- _Passage provided_:
April 18, 2021

Pages 5714-5718
Whole Number 199 ARCHIBALD WIMPY SPARKS (1843-1882)

by John A. Sparks,Jr. Archibald Wimpy Sparks, who chose to go by the name of "Wimpy Sparks, " was born in Lumpkin County, Georgia, in 1843. Noting that the name "Wimpy" may be considered to be at least an unusual name, I find that he may have been named for a family friend or neighbor. Living in the same town where he was born was an A. G. Wimpy family. Mrs. A. G. Wimpy was the president of the Ladies Aid Society during the Civil War period. (See the History of Lumpkin County for the First Hundred Years,1832-1932 by Andrew W. Cain, page 69, the Reprint Company Publishers, Spartanburg, South Carolina.)

Archibald Wimpy Sparks's father was Malone Sparks, born in Burke County, North Carolina, whose wife was Irene Branch, also from Burke County. Malone moved to Georgia in the 1830's; I believe that he was following the Gold Rush that occurred in Georgia in that decade. He was listed on the 1840 census of Habersham County. He and his family were shown on the 1850 census of Lumpkin County where his occupation was given as "Miner." They lived in the area of Dahlonega, county seat of Lumpkin County, and it was there that Malone Sparks died in 1863.

Wimpy Sparks grew up in this location and probably had not yet reached his eighteenth birthday at the formation date of July 9, 1861, of the "Blue Ridge Rifles" of Lumpkin County, Georgia. He obviously had the desire to join with his friends, but for some reason he remained behind when this company first left Dahlonega.

The unit which Wimpy Sparks would later join was commanded by Captain Joseph H. Hamilton, a West Point graduate who became a major and on December 13, 1862, be came a lieutenant colonel in the Confederate Army. (See page 144 of the History of Lumpkin County cited above.)

An article appearing in the Dahlonega Signal for July 14, 1861, describes the departure of the Blue Ridge Rifles:

On Saturday last this company under the command of Capt. Joseph Hamilton left here for Camp McDonald to perfect their discipline by the 11th of August. This company numbers about eighty rank and file, made up of the very best of our citizens, and commanded by a young man of decided ability and determination of purpose. No company from our state is better qualified for destruction, as they been from their earliest boyhood used to the rifle and shut one eye when the they shoot, and every time they pull the trigger a man will fall. The evening before they left, Rev. A. M. Thigpen preached them a farewell sermon. He presented each soldier with a Testament urging them to read it and. apply its counsels. They left with prayers and tears of all for their welfare. May the God of Battle bless them.

When the company reached Camp McDonald, they were connected with Phillips Legion. After remaining at camp a short time, they were ordered to Virginia and united with Wofford's Brigade, Longstreet Corps, according to reports on the company muster rolls for Company E.

The Georgia Phillips Legion Infantry Battalion was organized on July 2, 1861; it surrended at Appomattox Court House, Virginia, on April 9, 1865. The first commander and organizational influence was Colonel William Phillips. The Legion also contained a cavalry battalion. These units did not serve together, however; they were used as separate commands and placed in different theaters of operation until the war ended.

- _Data supplied_:
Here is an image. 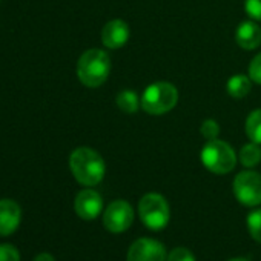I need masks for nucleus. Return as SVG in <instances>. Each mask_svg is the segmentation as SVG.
Returning a JSON list of instances; mask_svg holds the SVG:
<instances>
[{
  "label": "nucleus",
  "mask_w": 261,
  "mask_h": 261,
  "mask_svg": "<svg viewBox=\"0 0 261 261\" xmlns=\"http://www.w3.org/2000/svg\"><path fill=\"white\" fill-rule=\"evenodd\" d=\"M69 168L75 180L88 188L98 185L106 172L103 157L97 151L86 146L72 151L69 157Z\"/></svg>",
  "instance_id": "obj_1"
},
{
  "label": "nucleus",
  "mask_w": 261,
  "mask_h": 261,
  "mask_svg": "<svg viewBox=\"0 0 261 261\" xmlns=\"http://www.w3.org/2000/svg\"><path fill=\"white\" fill-rule=\"evenodd\" d=\"M111 72L109 56L97 48L85 51L77 62V77L86 88L101 86Z\"/></svg>",
  "instance_id": "obj_2"
},
{
  "label": "nucleus",
  "mask_w": 261,
  "mask_h": 261,
  "mask_svg": "<svg viewBox=\"0 0 261 261\" xmlns=\"http://www.w3.org/2000/svg\"><path fill=\"white\" fill-rule=\"evenodd\" d=\"M178 103V91L169 82H155L143 91L142 109L151 115H163Z\"/></svg>",
  "instance_id": "obj_3"
},
{
  "label": "nucleus",
  "mask_w": 261,
  "mask_h": 261,
  "mask_svg": "<svg viewBox=\"0 0 261 261\" xmlns=\"http://www.w3.org/2000/svg\"><path fill=\"white\" fill-rule=\"evenodd\" d=\"M201 163L207 171L217 175L229 174L237 165V155L232 146L223 140H209L201 149Z\"/></svg>",
  "instance_id": "obj_4"
},
{
  "label": "nucleus",
  "mask_w": 261,
  "mask_h": 261,
  "mask_svg": "<svg viewBox=\"0 0 261 261\" xmlns=\"http://www.w3.org/2000/svg\"><path fill=\"white\" fill-rule=\"evenodd\" d=\"M139 214L143 224L151 230L165 229L171 218V211L166 198L155 192L143 195L139 204Z\"/></svg>",
  "instance_id": "obj_5"
},
{
  "label": "nucleus",
  "mask_w": 261,
  "mask_h": 261,
  "mask_svg": "<svg viewBox=\"0 0 261 261\" xmlns=\"http://www.w3.org/2000/svg\"><path fill=\"white\" fill-rule=\"evenodd\" d=\"M233 195L243 206L261 204V174L255 171H243L233 180Z\"/></svg>",
  "instance_id": "obj_6"
},
{
  "label": "nucleus",
  "mask_w": 261,
  "mask_h": 261,
  "mask_svg": "<svg viewBox=\"0 0 261 261\" xmlns=\"http://www.w3.org/2000/svg\"><path fill=\"white\" fill-rule=\"evenodd\" d=\"M134 221V209L127 201L117 200L112 201L105 214H103V224L112 233H121L127 230Z\"/></svg>",
  "instance_id": "obj_7"
},
{
  "label": "nucleus",
  "mask_w": 261,
  "mask_h": 261,
  "mask_svg": "<svg viewBox=\"0 0 261 261\" xmlns=\"http://www.w3.org/2000/svg\"><path fill=\"white\" fill-rule=\"evenodd\" d=\"M166 249L154 238H140L127 250V261H165Z\"/></svg>",
  "instance_id": "obj_8"
},
{
  "label": "nucleus",
  "mask_w": 261,
  "mask_h": 261,
  "mask_svg": "<svg viewBox=\"0 0 261 261\" xmlns=\"http://www.w3.org/2000/svg\"><path fill=\"white\" fill-rule=\"evenodd\" d=\"M74 209L82 220H95L103 209L101 195L92 189L80 191L75 197Z\"/></svg>",
  "instance_id": "obj_9"
},
{
  "label": "nucleus",
  "mask_w": 261,
  "mask_h": 261,
  "mask_svg": "<svg viewBox=\"0 0 261 261\" xmlns=\"http://www.w3.org/2000/svg\"><path fill=\"white\" fill-rule=\"evenodd\" d=\"M129 40V27L124 20H109L101 30V42L108 49H118Z\"/></svg>",
  "instance_id": "obj_10"
},
{
  "label": "nucleus",
  "mask_w": 261,
  "mask_h": 261,
  "mask_svg": "<svg viewBox=\"0 0 261 261\" xmlns=\"http://www.w3.org/2000/svg\"><path fill=\"white\" fill-rule=\"evenodd\" d=\"M22 220L20 206L13 200H0V235L7 237L16 232Z\"/></svg>",
  "instance_id": "obj_11"
},
{
  "label": "nucleus",
  "mask_w": 261,
  "mask_h": 261,
  "mask_svg": "<svg viewBox=\"0 0 261 261\" xmlns=\"http://www.w3.org/2000/svg\"><path fill=\"white\" fill-rule=\"evenodd\" d=\"M235 42L241 49H256L261 45V28L252 20L241 22L235 31Z\"/></svg>",
  "instance_id": "obj_12"
},
{
  "label": "nucleus",
  "mask_w": 261,
  "mask_h": 261,
  "mask_svg": "<svg viewBox=\"0 0 261 261\" xmlns=\"http://www.w3.org/2000/svg\"><path fill=\"white\" fill-rule=\"evenodd\" d=\"M226 89H227V94L232 98L240 100V98L246 97L250 92V89H252V80L246 74H235V75H232L227 80Z\"/></svg>",
  "instance_id": "obj_13"
},
{
  "label": "nucleus",
  "mask_w": 261,
  "mask_h": 261,
  "mask_svg": "<svg viewBox=\"0 0 261 261\" xmlns=\"http://www.w3.org/2000/svg\"><path fill=\"white\" fill-rule=\"evenodd\" d=\"M115 103L118 106V109L124 114H136L139 111V108L142 106V97H139L134 91L130 89H124L120 91L117 94Z\"/></svg>",
  "instance_id": "obj_14"
},
{
  "label": "nucleus",
  "mask_w": 261,
  "mask_h": 261,
  "mask_svg": "<svg viewBox=\"0 0 261 261\" xmlns=\"http://www.w3.org/2000/svg\"><path fill=\"white\" fill-rule=\"evenodd\" d=\"M244 130H246V136L250 142L261 145V108L253 109L247 115Z\"/></svg>",
  "instance_id": "obj_15"
},
{
  "label": "nucleus",
  "mask_w": 261,
  "mask_h": 261,
  "mask_svg": "<svg viewBox=\"0 0 261 261\" xmlns=\"http://www.w3.org/2000/svg\"><path fill=\"white\" fill-rule=\"evenodd\" d=\"M240 162L244 168H255L261 163V145L258 143H247L240 149Z\"/></svg>",
  "instance_id": "obj_16"
},
{
  "label": "nucleus",
  "mask_w": 261,
  "mask_h": 261,
  "mask_svg": "<svg viewBox=\"0 0 261 261\" xmlns=\"http://www.w3.org/2000/svg\"><path fill=\"white\" fill-rule=\"evenodd\" d=\"M247 229L250 237L256 241L261 243V209H255L247 215Z\"/></svg>",
  "instance_id": "obj_17"
},
{
  "label": "nucleus",
  "mask_w": 261,
  "mask_h": 261,
  "mask_svg": "<svg viewBox=\"0 0 261 261\" xmlns=\"http://www.w3.org/2000/svg\"><path fill=\"white\" fill-rule=\"evenodd\" d=\"M200 133H201V136L209 142V140H215L217 137H218V134H220V126H218V123L215 121V120H212V118H207V120H204L203 123H201V126H200Z\"/></svg>",
  "instance_id": "obj_18"
},
{
  "label": "nucleus",
  "mask_w": 261,
  "mask_h": 261,
  "mask_svg": "<svg viewBox=\"0 0 261 261\" xmlns=\"http://www.w3.org/2000/svg\"><path fill=\"white\" fill-rule=\"evenodd\" d=\"M244 11L252 20L261 22V0H244Z\"/></svg>",
  "instance_id": "obj_19"
},
{
  "label": "nucleus",
  "mask_w": 261,
  "mask_h": 261,
  "mask_svg": "<svg viewBox=\"0 0 261 261\" xmlns=\"http://www.w3.org/2000/svg\"><path fill=\"white\" fill-rule=\"evenodd\" d=\"M249 77L253 83L261 85V53L256 54L249 65Z\"/></svg>",
  "instance_id": "obj_20"
},
{
  "label": "nucleus",
  "mask_w": 261,
  "mask_h": 261,
  "mask_svg": "<svg viewBox=\"0 0 261 261\" xmlns=\"http://www.w3.org/2000/svg\"><path fill=\"white\" fill-rule=\"evenodd\" d=\"M0 261H20V253L11 244H0Z\"/></svg>",
  "instance_id": "obj_21"
},
{
  "label": "nucleus",
  "mask_w": 261,
  "mask_h": 261,
  "mask_svg": "<svg viewBox=\"0 0 261 261\" xmlns=\"http://www.w3.org/2000/svg\"><path fill=\"white\" fill-rule=\"evenodd\" d=\"M168 261H197L194 253L186 249V247H177L174 249L169 256H168Z\"/></svg>",
  "instance_id": "obj_22"
},
{
  "label": "nucleus",
  "mask_w": 261,
  "mask_h": 261,
  "mask_svg": "<svg viewBox=\"0 0 261 261\" xmlns=\"http://www.w3.org/2000/svg\"><path fill=\"white\" fill-rule=\"evenodd\" d=\"M34 261H56V259H54V256H53L51 253L43 252V253H39V255L34 258Z\"/></svg>",
  "instance_id": "obj_23"
},
{
  "label": "nucleus",
  "mask_w": 261,
  "mask_h": 261,
  "mask_svg": "<svg viewBox=\"0 0 261 261\" xmlns=\"http://www.w3.org/2000/svg\"><path fill=\"white\" fill-rule=\"evenodd\" d=\"M229 261H249L247 258H232V259H229Z\"/></svg>",
  "instance_id": "obj_24"
}]
</instances>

- _Given exercise A_: In the article on Archibald Wimpy Sparks, what occupation was given for Malone Sparks on the 1850 census of Lumpkin County?
- _Given exercise B_: List every county named in the article on Archibald Wimpy Sparks.
- _Given exercise C_: Pick up the article on Archibald Wimpy Sparks after its final sentence and carry it forward.

- _Reply A_: Miner

- _Reply B_: Lumpkin County, Georgia; Burke County, North Carolina; Habersham County

- _Reply C_:
When the Blue Ridge Rifles joined with Phillips Legion, they were designated Company E, Infantry.

Using the muster roll records for Company E, I have been able to trace some of the battles to which this unit was assigned. Under Wofford's Brigade, this company was involved in battles at Fredericksburg, Virginia, Lynchburg, Virginia, and Richmond Ferry, West Virginia. At Fredericksburg on August 7, 1861, Private Jasper Bates was wounded and would lose his arm as a result of the injury. September 7, 1861, Private Fountain Davis died at Lynchburg, Virginia, and also on October 6, 1861, Private Samuel London died at Lynchburg. On October 18, 1861, Private G. F. Parker died at Richmond Ferry, West Virginia.

After these costly engagements, the company was returned to camp in South Carolina. On February 5, 1862, Private Rice N. Hulsey died near Harlessville, South Carolina.

I believe that while the troops were in South Carolina, First Lieutenant Hardy D. Price returned home to recruit replacements for the lost troops. It was during that trip home that Wimpy Sparks would join the Army.

Wimpy Sparks's Civil War record from the National Archives consists of only one page. This is the company muster record for Confederate Phillips Legion, Georgia. This record states that Private Wimpy Sparks was present for the months of May and June of 1862, Company E Infantry Batt'n. This report also states that Wimpy Sparks had enlisted on March 4, 1862, at Dahlonega, Georgia; signed by S. L. Hardy D. Price, for a period of three years.

Records shown on page 165 of the History of Lumpkin County, cited above, indicate that Lieutenant Price was wounded at Fredericksburg,Virginia, on December 13, 1862; he later died at Richmond.

A note found in the William Stevens Sparks family Bible states that Wimpy Sparks fought in two battles and died on August 23, 1862, on the Rappahannock River in Virginia. William Stevens Sparks was Wimpy Sparks's younger brother.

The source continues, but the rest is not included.